[Texte choisi]:
Pour les disciples, comme pour les juifs, le péché est un ratage dans la création. C'est ce que les hommes font qui causent tous leurs malheurs. Pour Jésus le péché c'est ce que les hommes ont et que Dieu enlève. Comme sur le chemin de Damas, lorsque Paul sous l’effet de la lumière venue du ciel tombe à terre, entend la voix, puis se relève et bien qu'il ait les yeux ouverts ne voit plus rien. Trois jours après, juste après son baptême, des membranes lui  tombent des  yeux.
C'est comme si depuis la naissance, l’aveugle, Paul et nous, nous avions des membranes sur les yeux et que cela faisait partie du déroulement de la création. D'abord des membranes sur les yeux, puis Dieu les fait tomber, et nos yeux voient ce que Dieu est train de faire de nous : des fils  à son image. « C'est pour que l’action de Dieu se manifeste en lui » dit Jésus.
 
Le mot que nous traduisons par membrane désigne une enveloppe qu’il faut enlever, comme une coque de noix, des écailles de poissons, une croûte sur une plaie, une coque autour d'un oeuf pour que paraisse le fruit, la chair, la peau,  l’œuf.
Il est écrit que Dieu a façonné l’homme en chair et en os. En os, c’est-à-dire fait de terre, de poussière, rassemblé de ses mains, et en chair avec sa Parole. Très vite, l'homme et la femme hésitent : ou bien cet acte créateur est le commencement de notre propre histoire, de ce que nous allons construire nous-mêmes avec les matériaux et les forces de la terre ; ils misent sur la terre et sa puissance d’évolution, ou bien ce geste de création n’est que le premier acte de l'oeuvre de Dieu, qui va continuer à nous éveiller à la vie qu’il donne ; nous misons sur la puissance du désir de Dieu d'avoir des fils qui portent sa ressemblance. Nos pères et nous-même avons été séduits par ce que nous pouvions tirer de jouissance de nos propres capacités et de notre environnement. La terre dont nous sommes pétris est devenue alors une enveloppe, une coquille à l’intérieur de laquelle nous avions tout ce qu’il faut pour exister, pour consommer la vie. Cette coquille a emprisonné notre chair, et l’a rendu incapable de ce pourquoi elle nous a été donné: voir Dieu, saisir sa présence, écouter sa voix. Notre chair s’est trouvée alors soumise à l'impératif de la jouissance, de la convoitise.

[Extrait de données]:
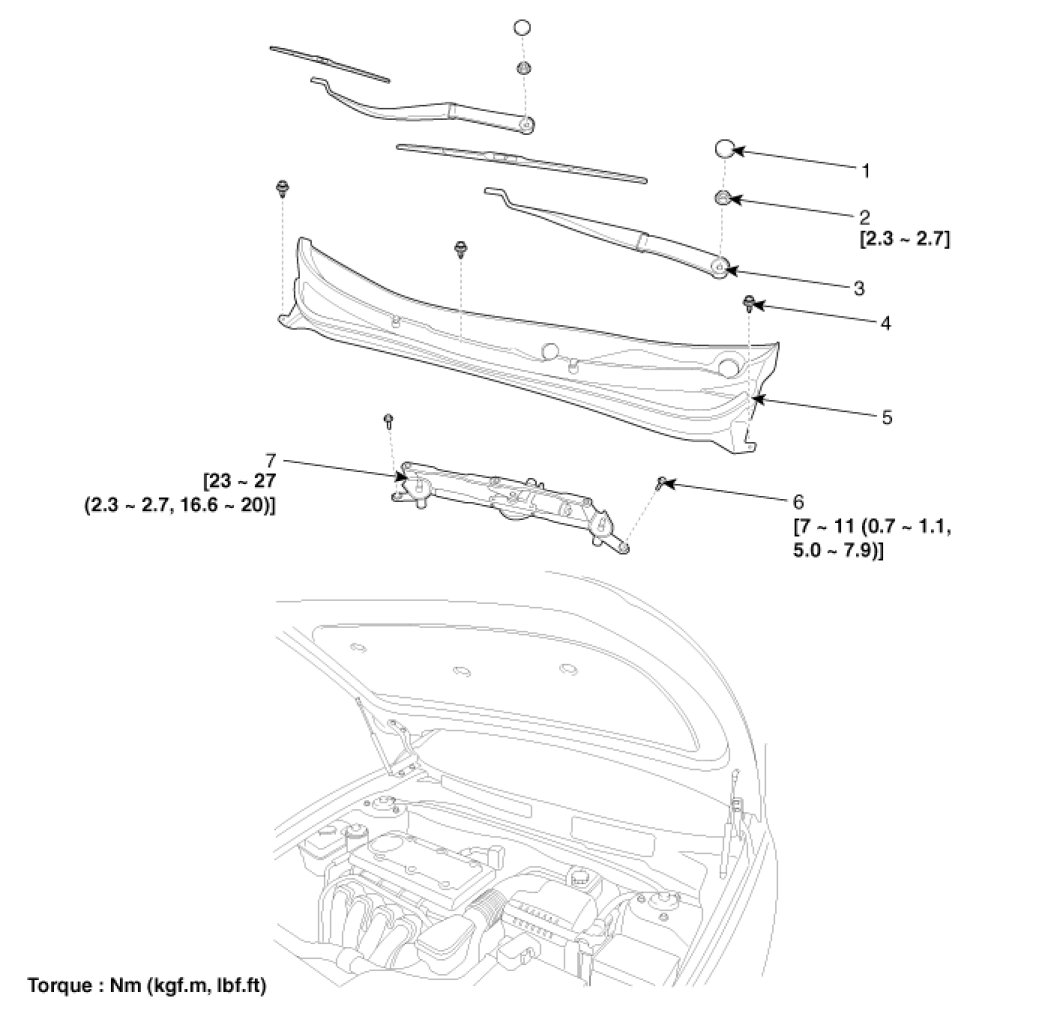 1

2
[2.3 ~ 2.7]

3

4

5

7
[23 ~ 27
(2.3 ~ 2.7, 16.6 ~ 20)]

6
[7 ~ 11 (0.7 ~ 1.1,
5.0 ~ 7.9)]

Torque : Nm (kgf.m, lbf.ft)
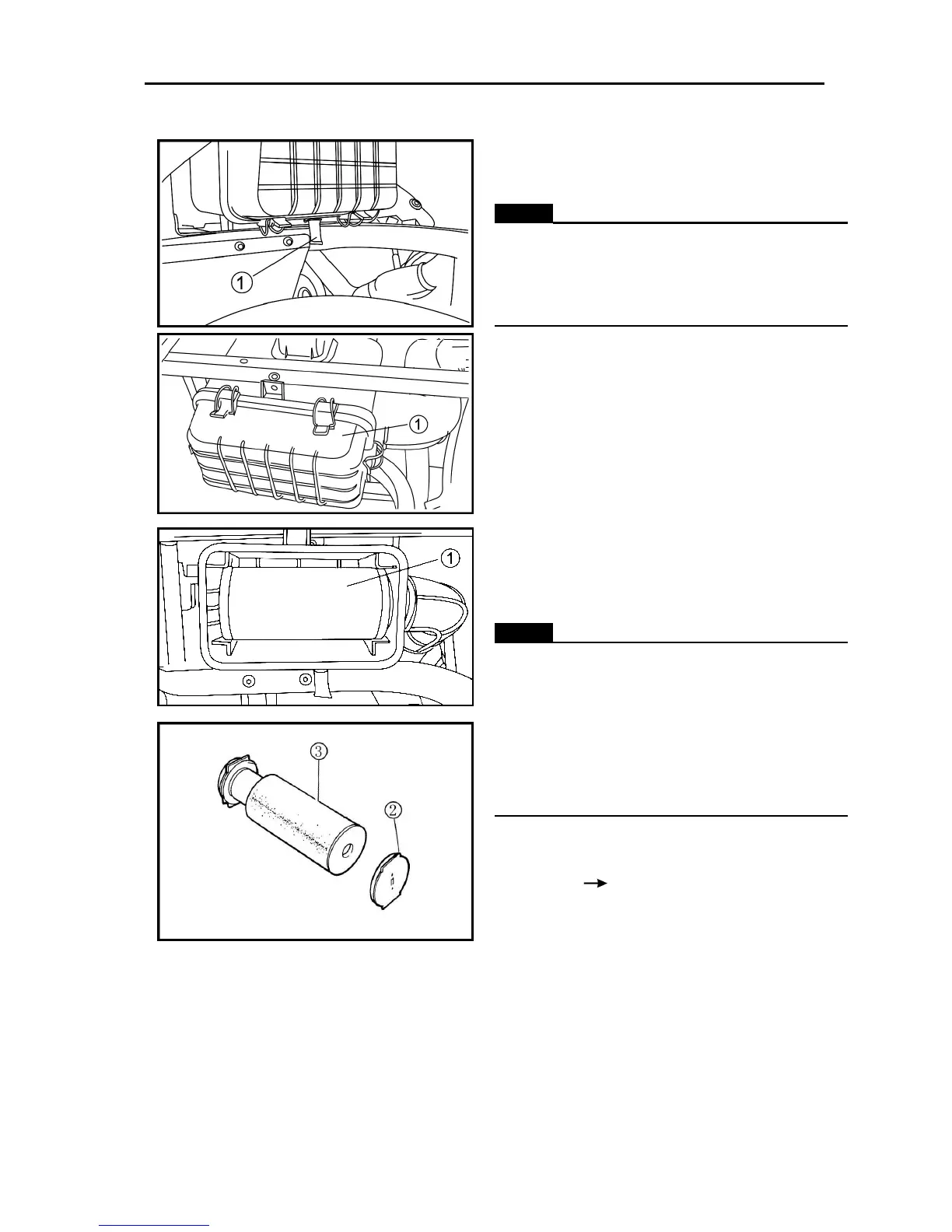 ①

①

①

③

②

→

[Consigne 1]: Dans le texte choisi, avec quoi Dieu a-t-il façonné l'homme en chair ?
[Consigne 2]: Reprenez le texte sur le péché et les membranes après sa dernière phrase, et poursuivez-le.

[Production attendue 1]: Avec sa Parole.

[Production attendue 2]:
Le geste que fait Jésus sur l'aveugle est une rupture dans ce scénario. Il crache sur le sol et, avec la salive, il fait de la boue qu'il applique sur les yeux de l'aveugle. Il remet en route la version de la décision de Dieu : faisons l’homme à notre image ! Le péché de l'aveugle devient alors non pas ce qu’il a fait de mal, c'est le voile qu'il a sur les yeux et l’empêche de voir le travail que Dieu est en train de réaliser avec nous, , créer des fils à sa ressemblance.
 
Deuxième étape dans le récit : Jésus dit « va te laver à la piscine de Siloé.» Dans l'acte de création il n'y a pas seulement ce que Dieu fait, il y a en même temps ce qu'il commande. L'homme a quelque chose à faire : va te laver a la piscine de Siloé. Un déplacement et pas n'importe quel déplacement : à la piscine de l’envoyé : c'est la traduction de Siloé. L'aveugle va se laver, il revient, il voyait. C'est plus difficile à comprendre, parce que l’affaire prend une dimension collective, sociale.
La piscine de Siloé, c'est d'abord le lieu de sortie de l'aveuglement ; quand il revient, il voit. Cet endroit est disponible pour tous les aveugles de ce genre. Mais c'est surtout un lieu de mémoire. Isaïe en parle clairement (Is 22, 11) : Siloé c'est l'endroit de la ville où il est possible de découvrir que les guerres, les injustices et les mensonges ont été envoyées par Dieu, pour nous alerter, nous faire changer de route, quitter nos idoles, ouvrir les yeux sur l’oeuvre de Dieu.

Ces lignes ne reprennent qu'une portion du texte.